We use far more water than we realize, and it's a shame to use drinking water to flush the toilet, do dishes, or simply heat a pot of water to clean up.
Know how to draw water off your hot water heater.
Chance are you have about 40 gallons of potable water sitting in your water heater. A simple spigot makes it easy to refill pitchers and gallon jugs.
Pre-cook your meals.
It's pretty simple to keep food cold for 72 hours with only a cooler or even in the fridge. It takes only minutes to reheat a meal over less-than-stellar heat sources like a grill or woodstove. For this storm I cooked off
- 6 pounds of chicken,
- A ham (this is the most versatile since it can be used at any meal)
- A steak
- A batch of meatballs
- 2 dozen eggs
- Rice pilaf
- Barley pilaf
I have fully stocked the fridge and pantry with canned and fresh fruit and veggies as well. Instant pudding and a bag of chocolates provide a few treats for morale.
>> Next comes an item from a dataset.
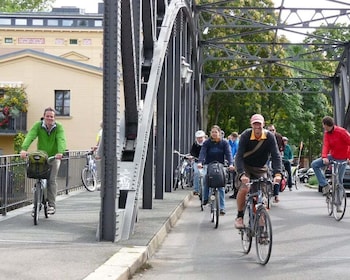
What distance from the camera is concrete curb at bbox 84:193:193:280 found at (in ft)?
22.9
Have "comfort" snacks available.
I normally hate the idea of manipulating emotions with food, but favorite snacks, drinks, and a few extra sweets will go a long way during a tense time and can be taken to a shelter if necessary. I like to stock up on cheese sticks, beef jerky, granola bars, graham crackers or celery with peanut butter, fresh fruit, carrot sticks and dip, and nuts. We almost always have Gatorade powder on hand, but Kool-Aid or Mio works well, too. Nothing decompresses tension quite as well as mom yelling "OH, NO!!!! The power's out!!! Quick!!! We NEED to eat ALL of the ice cream before it melts!!!!"
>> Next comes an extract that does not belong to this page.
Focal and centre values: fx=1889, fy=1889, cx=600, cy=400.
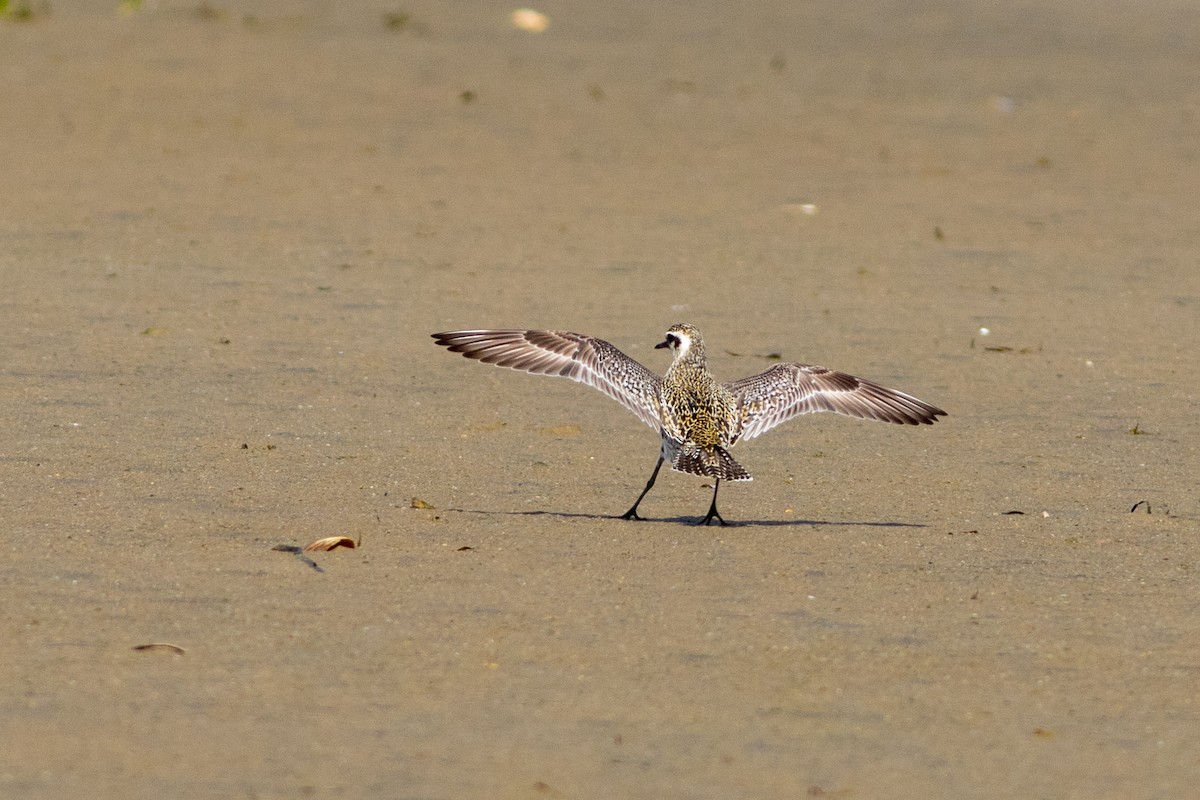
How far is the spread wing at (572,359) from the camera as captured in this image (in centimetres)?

Have all the laundry washed, dried, folded, and put away. Iron a church outfit for each person if there's time.
One time during a hurricane I was already 3 loads behind and then had 4 days worth of laundry before the power was back on. Never again!!!
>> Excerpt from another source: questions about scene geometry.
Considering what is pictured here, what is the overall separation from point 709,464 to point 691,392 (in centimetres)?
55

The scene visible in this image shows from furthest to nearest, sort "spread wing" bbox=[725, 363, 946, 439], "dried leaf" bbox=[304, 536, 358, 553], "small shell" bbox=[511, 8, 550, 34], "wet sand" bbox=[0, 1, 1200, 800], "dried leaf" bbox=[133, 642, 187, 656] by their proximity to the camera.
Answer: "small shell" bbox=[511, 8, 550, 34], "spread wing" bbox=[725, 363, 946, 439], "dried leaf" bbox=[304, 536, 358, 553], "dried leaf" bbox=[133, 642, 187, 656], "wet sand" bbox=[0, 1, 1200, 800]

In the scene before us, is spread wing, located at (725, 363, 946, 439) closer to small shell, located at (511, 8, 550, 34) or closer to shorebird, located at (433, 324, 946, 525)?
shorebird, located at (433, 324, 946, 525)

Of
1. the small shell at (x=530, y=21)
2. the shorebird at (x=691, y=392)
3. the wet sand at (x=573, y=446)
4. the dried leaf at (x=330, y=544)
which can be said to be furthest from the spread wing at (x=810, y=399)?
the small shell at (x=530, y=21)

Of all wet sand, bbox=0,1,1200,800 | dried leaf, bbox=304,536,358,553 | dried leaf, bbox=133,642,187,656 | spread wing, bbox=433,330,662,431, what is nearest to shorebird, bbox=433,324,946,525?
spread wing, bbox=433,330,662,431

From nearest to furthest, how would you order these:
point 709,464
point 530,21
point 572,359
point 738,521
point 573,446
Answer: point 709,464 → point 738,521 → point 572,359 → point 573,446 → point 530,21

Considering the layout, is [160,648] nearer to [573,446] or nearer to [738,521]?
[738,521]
Fill the car with gas. Check the oil, wiper fluid, etc.
Gas pumps need electricity to run and for payment, and gas prices always rise following a storm. It's a win-win to just fill up.
Bring sleeping bags, pads, and cots into a "safe" common room in case you have to move in the middle of the night. It's no fun to have to search for those items in the dark.
Bring flashlights and batteries to a central location.
Camping headlamps are a great choice since they're hands free. We've tried to purchase flashlights and lamps that use a wide variety of battery sizes. We also have candles and Kerosene lamps.
Have games, books, crafts, and coloring sheets available.
Even teens can get into crafts and coloring if there's no power!
Keep your mood light and upbeat, even if you're tense. Your kids (and animals!) pick up on the fear and tension.
We're optimistic that Sandy won't hit us too hard, but we can manage well for up to a week if the need arises.